Belgrado. Santi, scioperi della fame e possibili dossieraggi. C’è di tutto nelle proteste a Belgrado dopo il voto di domenica: a trionfare è il Partito progressista serbo (Sns) del presidente Aleksandar Vučić, primo in Parlamento e vincitore anche alle comunali di Belgrado. Ma le opposizioni denunciano brogli e da lunedì 18 dicembre, dalle 18 in poi, si assiste a una protesta giornaliera nella via che divide la Commissione elettorale dal palazzo presidenziale. Cori, pomodori e cartelli: la richiesta è quella di annullare le elezioni, soprattutto quelle di Belgrado (dove il margine è minore).
In piazza fino a tardi rimangono soprattutto i più giovani, armati di fischietti e vuvuzelas (che in Serbia per motivi oscuri sono ancora popolari). «Non so cosa succederà ma siamo all’angolo, non abbiamo scelta», dichiara Dimitrije Dimić, studente di Belgrado. Molti di questi ragazzi rivendicano il carattere apartitico della protesta – il nome del movimento è Borba (lotta) – e annunciano che non si fermeranno fino a che non sarà annullato il voto.

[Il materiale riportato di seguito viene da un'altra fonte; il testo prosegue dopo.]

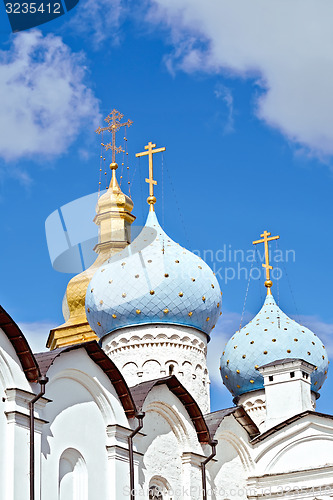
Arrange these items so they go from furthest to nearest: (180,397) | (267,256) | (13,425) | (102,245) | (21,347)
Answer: (102,245) < (267,256) < (180,397) < (21,347) < (13,425)

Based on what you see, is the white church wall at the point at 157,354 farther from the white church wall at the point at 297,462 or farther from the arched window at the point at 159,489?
the arched window at the point at 159,489

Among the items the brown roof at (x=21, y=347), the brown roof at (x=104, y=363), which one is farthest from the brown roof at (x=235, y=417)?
the brown roof at (x=21, y=347)

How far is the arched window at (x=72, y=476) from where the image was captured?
44.3 ft

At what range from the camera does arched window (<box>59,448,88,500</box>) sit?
44.3ft

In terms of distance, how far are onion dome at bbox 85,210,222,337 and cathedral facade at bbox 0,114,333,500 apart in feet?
0.08

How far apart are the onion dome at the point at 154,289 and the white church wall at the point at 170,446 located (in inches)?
120

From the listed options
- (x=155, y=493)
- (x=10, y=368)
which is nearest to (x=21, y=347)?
(x=10, y=368)

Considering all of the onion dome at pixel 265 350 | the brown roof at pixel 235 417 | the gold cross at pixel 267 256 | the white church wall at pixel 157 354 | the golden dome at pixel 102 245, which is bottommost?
the brown roof at pixel 235 417

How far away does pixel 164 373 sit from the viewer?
18.6 metres

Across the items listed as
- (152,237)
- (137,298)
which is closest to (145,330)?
(137,298)

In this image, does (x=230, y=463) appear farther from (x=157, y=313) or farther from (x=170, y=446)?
(x=157, y=313)

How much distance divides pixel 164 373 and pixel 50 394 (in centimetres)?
535

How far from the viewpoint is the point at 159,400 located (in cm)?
1564

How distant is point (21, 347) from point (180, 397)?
382 cm
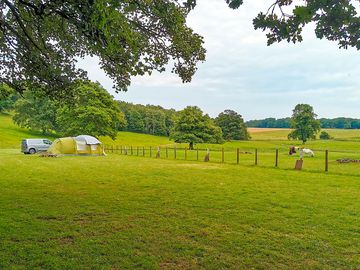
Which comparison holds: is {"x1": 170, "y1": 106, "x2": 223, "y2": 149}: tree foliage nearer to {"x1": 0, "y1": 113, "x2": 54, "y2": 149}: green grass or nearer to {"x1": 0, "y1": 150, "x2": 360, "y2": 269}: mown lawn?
{"x1": 0, "y1": 113, "x2": 54, "y2": 149}: green grass

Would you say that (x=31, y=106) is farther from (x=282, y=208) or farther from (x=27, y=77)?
(x=282, y=208)

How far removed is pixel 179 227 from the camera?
243 inches

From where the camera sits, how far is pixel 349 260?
181 inches

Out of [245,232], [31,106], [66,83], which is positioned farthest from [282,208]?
[31,106]

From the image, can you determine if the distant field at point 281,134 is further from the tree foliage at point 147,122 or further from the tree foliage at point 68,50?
the tree foliage at point 68,50

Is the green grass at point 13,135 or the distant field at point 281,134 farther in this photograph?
the distant field at point 281,134

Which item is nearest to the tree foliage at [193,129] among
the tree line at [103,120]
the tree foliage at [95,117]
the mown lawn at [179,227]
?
the tree line at [103,120]

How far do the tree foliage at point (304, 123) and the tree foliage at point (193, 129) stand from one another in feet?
64.8

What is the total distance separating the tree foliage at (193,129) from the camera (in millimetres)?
51781

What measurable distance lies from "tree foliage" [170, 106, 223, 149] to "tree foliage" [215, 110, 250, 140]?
775 inches

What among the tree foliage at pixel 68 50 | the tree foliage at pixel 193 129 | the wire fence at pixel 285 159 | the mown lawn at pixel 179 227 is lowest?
the wire fence at pixel 285 159

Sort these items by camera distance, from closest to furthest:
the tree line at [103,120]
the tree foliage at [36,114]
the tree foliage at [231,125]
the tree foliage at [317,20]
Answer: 1. the tree foliage at [317,20]
2. the tree line at [103,120]
3. the tree foliage at [36,114]
4. the tree foliage at [231,125]

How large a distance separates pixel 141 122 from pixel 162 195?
86613 mm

A manifestare con loro c’è la principale lista di opposizione, “Serbia contro la violenza”, arrivata seconda in Parlamento (con il ventitré per cento dei voti, la metà dell’Sns) e sconfitta a Belgrado, dove invece sembrava favorita. Un campo largo europeista (una decina di liste di centro, sinistra e ambientaliste), nato come movimento di reazione alle due sparatorie di massa avvenute a maggio in Serbia, una addirittura compiuta da un quattordicenne a scuola. «Non accettiamo il risultato elettorale, perché abbiamo prove che il voto non è stato regolare, tra persone portate a votare e pressioni su alcuni elettori», afferma Vladimir Obradović, candidato sindaco per la capitale per “Serbia contro la violenza”. Su X anche il ministero degli Esteri tedesco ha messo in dubbio la regolarità del voto, scrivendo: «L’Osce (l’organismo Ue presente con alcuni esponenti per controllare la regolarità del voto, ndr) denuncia uso improprio delle risorse pubbliche, intimidazione degli elettori e casi di compravendita di voti. Questo è inaccettabile per un paese con lo status di candidato all’Ue» .
La denuncia dell’opposizione
«Vučić sta perdendo il potere e così ha deciso di importare voti da fuori. Persone che non vivono né lavorano a Belgrado decideranno della nostra vita. Non ho mai visto nulla di simile», dichiara durante una delle proteste Marinika Tepić, un’altra leader di “Serbia contro la violenza”, che ha iniziato uno sciopero della fame insieme a un altro esponente dell’opposizione, Miroslav Aleksić. Anche lei parla di pressioni, soprattutto sui dipendenti pubblici, prima del voto. Di positivo – aggiunge – c’è però il fatto che «per la prima volta i ragazzi cantano “non vi permetteremo di prendere il nostro voto”. Per molto tempo non abbiamo avuto giovani così arrabbiati, ma credo che le due tragedie di maggio abbiano fatto capire loro che devono parlare».
Il presunto dossieraggio
Il secondo giorno delle proteste, martedì 19 dicembre, è stato contrassegnato da alcuni colpi di scena: innanzitutto i presenti erano molti meno del primo giorno. “Colpa” della “Slava” (festa) di San Nicola, molto sentita in Serbia, si giustifica qualche manifestante. A un certo punto, però, via social inizia a rimbalzare un video. Riprende la mano di una donna che scorre delle foto sul cellulare: sono i volti di alcuni degli studenti presenti alla protesta. Tutto accade in tempo reale, mentre la manifestazione è ancora in corso, per cui posso chiedere spiegazioni a uno degli studenti “spiati”, Nikola Ristić: «Quella è la foto del mio passaporto – spiega – un giornale l’ha anche pubblicata a colori, accusandomi di essere un agente al soldo della Germania. Non so come abbiano fatto ad ottenerla». Nei giorni successivi, del caso si sono occupati alcuni media serbi – come Danas – parlando anche di un’altra studentessa, Emilija Milenković, che ha riconosciuto una sua foto nello scrolling “incriminato”. «Se l’obiettivo era intimidirci, non ha funzionato, perché ci hanno solo fatto arrabbiare», la sua risposta.